* [EXTRACT TO READ]:

عشق جوانی: برف می بارد به روی خار و خارا سنگ
Me, I’m a sucker for snow. And skiing.
I wish I could say that on winter Friday mornings when we would wake up before six, pack our butter and halvardeh sandwiches, and load our ancient clunky skis in the Land Rover, the fantasy-churning factory in my head would go into hyper drive. But no. The factory never shut down in the first place. It was in full chugga-chugga production mode even when I was solving my mas’aleh riyazis with full attention.
But the sight of snow, the gliding on freshly packed snow, and the whisper of the dusting of powder freed up my entire soul– and with that, the factory chimneys nearly blasted their tops off with excess steam from the production. Forget about freezing toes and numbed fingers, forget about skiing behind baba and amoo and brother. Where I was it was crisp cold and sunny warm, there were no inhibiting forces such as families, and there were no lines at the telesiege… I glided right up to the chairlift, kicked up some snow dust with a little extra flourish of my ski edges, gave a sweet thank-you to the attendant… and I was not alone. Oh no.

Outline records
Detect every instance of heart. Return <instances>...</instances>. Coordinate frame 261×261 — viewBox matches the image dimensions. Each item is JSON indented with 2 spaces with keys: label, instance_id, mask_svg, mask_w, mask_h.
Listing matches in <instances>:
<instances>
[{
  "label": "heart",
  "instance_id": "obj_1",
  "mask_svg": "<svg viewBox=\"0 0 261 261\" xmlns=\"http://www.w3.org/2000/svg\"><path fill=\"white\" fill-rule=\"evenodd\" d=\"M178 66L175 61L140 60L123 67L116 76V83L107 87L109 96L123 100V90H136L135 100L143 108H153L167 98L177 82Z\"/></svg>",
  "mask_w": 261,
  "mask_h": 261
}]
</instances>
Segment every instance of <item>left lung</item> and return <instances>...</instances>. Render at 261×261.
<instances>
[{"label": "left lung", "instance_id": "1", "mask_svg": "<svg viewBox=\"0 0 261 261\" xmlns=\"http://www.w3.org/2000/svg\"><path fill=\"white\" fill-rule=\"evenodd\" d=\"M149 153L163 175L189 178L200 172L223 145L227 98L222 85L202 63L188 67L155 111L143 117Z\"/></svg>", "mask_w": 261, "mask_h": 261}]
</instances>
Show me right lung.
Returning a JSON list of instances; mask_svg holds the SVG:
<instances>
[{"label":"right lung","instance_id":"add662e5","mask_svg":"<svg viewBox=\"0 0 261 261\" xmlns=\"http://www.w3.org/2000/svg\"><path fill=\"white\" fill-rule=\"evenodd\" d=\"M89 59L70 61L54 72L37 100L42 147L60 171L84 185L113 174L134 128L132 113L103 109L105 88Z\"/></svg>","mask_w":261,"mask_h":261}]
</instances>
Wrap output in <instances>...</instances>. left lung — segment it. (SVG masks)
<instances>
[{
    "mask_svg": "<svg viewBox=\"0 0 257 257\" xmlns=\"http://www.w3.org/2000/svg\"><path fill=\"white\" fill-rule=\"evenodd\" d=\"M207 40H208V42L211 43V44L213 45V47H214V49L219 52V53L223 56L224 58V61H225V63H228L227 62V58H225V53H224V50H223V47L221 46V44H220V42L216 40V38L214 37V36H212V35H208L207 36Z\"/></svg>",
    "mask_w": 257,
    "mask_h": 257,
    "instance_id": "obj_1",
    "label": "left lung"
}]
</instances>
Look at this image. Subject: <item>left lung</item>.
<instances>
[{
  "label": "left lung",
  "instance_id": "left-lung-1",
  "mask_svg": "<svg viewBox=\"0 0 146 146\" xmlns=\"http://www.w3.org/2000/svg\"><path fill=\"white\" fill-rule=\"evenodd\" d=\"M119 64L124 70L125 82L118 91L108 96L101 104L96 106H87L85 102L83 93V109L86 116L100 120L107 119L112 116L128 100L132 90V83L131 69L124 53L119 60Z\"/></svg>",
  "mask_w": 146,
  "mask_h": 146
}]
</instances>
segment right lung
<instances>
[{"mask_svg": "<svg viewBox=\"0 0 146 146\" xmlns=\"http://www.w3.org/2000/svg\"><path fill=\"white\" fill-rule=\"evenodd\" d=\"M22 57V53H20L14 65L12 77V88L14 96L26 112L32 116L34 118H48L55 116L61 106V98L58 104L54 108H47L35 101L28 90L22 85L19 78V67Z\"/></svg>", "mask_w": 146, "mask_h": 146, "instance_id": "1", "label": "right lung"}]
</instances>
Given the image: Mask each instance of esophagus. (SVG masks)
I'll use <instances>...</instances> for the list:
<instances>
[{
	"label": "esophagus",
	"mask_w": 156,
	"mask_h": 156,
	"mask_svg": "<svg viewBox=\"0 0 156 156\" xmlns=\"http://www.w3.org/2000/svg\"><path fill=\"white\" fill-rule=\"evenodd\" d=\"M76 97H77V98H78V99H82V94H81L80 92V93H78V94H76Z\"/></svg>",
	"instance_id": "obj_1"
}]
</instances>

---

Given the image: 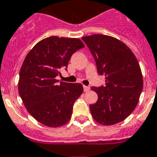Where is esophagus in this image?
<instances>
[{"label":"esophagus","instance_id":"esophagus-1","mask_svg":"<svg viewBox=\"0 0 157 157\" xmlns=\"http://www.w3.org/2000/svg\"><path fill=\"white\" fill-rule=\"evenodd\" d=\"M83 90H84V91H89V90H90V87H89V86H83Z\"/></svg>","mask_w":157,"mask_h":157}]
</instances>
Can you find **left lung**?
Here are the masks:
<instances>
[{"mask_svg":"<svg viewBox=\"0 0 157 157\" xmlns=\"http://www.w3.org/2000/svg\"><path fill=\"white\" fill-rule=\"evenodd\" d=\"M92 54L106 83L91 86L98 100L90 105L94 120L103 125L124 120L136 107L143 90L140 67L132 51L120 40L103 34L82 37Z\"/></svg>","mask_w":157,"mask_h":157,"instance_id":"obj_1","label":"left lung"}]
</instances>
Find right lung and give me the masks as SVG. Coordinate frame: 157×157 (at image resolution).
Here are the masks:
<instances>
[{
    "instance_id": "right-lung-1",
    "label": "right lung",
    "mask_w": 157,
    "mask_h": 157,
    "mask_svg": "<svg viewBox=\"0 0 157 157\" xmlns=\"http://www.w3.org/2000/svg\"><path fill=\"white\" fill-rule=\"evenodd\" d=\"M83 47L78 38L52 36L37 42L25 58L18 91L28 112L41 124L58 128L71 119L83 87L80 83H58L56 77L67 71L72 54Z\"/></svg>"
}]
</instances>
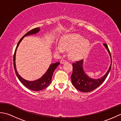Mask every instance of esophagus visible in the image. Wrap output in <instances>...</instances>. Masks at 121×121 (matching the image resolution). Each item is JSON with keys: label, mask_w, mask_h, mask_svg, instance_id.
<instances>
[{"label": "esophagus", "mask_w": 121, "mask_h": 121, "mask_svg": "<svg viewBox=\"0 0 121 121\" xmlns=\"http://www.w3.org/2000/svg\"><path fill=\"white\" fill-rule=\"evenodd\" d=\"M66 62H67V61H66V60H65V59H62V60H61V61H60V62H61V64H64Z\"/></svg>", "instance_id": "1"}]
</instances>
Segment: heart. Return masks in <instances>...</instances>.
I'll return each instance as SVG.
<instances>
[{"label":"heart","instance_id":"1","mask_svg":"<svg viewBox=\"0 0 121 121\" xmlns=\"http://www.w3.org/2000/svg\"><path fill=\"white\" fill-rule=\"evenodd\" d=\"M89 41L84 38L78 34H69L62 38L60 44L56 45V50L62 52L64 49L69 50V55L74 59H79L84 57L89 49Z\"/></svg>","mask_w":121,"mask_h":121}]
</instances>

...

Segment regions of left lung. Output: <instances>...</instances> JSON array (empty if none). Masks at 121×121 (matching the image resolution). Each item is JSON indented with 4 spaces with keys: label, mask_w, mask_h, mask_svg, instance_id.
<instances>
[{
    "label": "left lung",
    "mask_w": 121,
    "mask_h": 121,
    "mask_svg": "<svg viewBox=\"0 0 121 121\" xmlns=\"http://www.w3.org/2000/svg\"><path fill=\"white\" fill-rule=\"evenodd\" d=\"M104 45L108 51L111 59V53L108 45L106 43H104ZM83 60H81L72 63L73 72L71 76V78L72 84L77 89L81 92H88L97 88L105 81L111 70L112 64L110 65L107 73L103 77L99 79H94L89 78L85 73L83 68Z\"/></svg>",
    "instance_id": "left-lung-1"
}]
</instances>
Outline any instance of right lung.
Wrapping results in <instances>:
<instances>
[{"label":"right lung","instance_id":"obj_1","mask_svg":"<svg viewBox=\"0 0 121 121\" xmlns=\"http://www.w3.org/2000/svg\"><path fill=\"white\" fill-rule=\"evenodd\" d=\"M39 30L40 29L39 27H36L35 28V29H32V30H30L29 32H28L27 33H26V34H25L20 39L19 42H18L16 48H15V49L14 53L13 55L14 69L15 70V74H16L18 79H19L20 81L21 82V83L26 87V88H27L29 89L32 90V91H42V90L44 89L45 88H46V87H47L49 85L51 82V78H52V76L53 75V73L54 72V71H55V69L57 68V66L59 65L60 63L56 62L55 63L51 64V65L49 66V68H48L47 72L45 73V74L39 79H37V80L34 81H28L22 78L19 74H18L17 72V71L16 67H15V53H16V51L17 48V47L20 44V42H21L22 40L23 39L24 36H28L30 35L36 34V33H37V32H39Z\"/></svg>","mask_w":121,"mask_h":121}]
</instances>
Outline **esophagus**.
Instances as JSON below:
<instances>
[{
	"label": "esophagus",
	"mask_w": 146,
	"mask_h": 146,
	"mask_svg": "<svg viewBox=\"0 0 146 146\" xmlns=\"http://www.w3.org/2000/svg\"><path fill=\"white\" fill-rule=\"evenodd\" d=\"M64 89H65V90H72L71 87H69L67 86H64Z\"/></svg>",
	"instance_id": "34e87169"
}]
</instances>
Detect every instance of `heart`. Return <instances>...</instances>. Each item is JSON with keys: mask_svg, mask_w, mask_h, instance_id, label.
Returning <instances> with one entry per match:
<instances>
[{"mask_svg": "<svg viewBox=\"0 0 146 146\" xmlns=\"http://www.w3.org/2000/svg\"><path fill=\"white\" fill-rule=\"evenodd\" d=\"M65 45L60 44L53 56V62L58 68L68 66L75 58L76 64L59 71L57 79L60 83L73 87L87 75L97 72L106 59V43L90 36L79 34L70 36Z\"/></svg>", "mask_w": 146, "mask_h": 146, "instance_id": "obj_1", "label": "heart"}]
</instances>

* [WRITTEN REQUEST]: According to the skiing essay, what kind of sandwiches were packed before the Friday morning ski trips?

* [FINAL RESULT]: Butter and halvardeh sandwiches.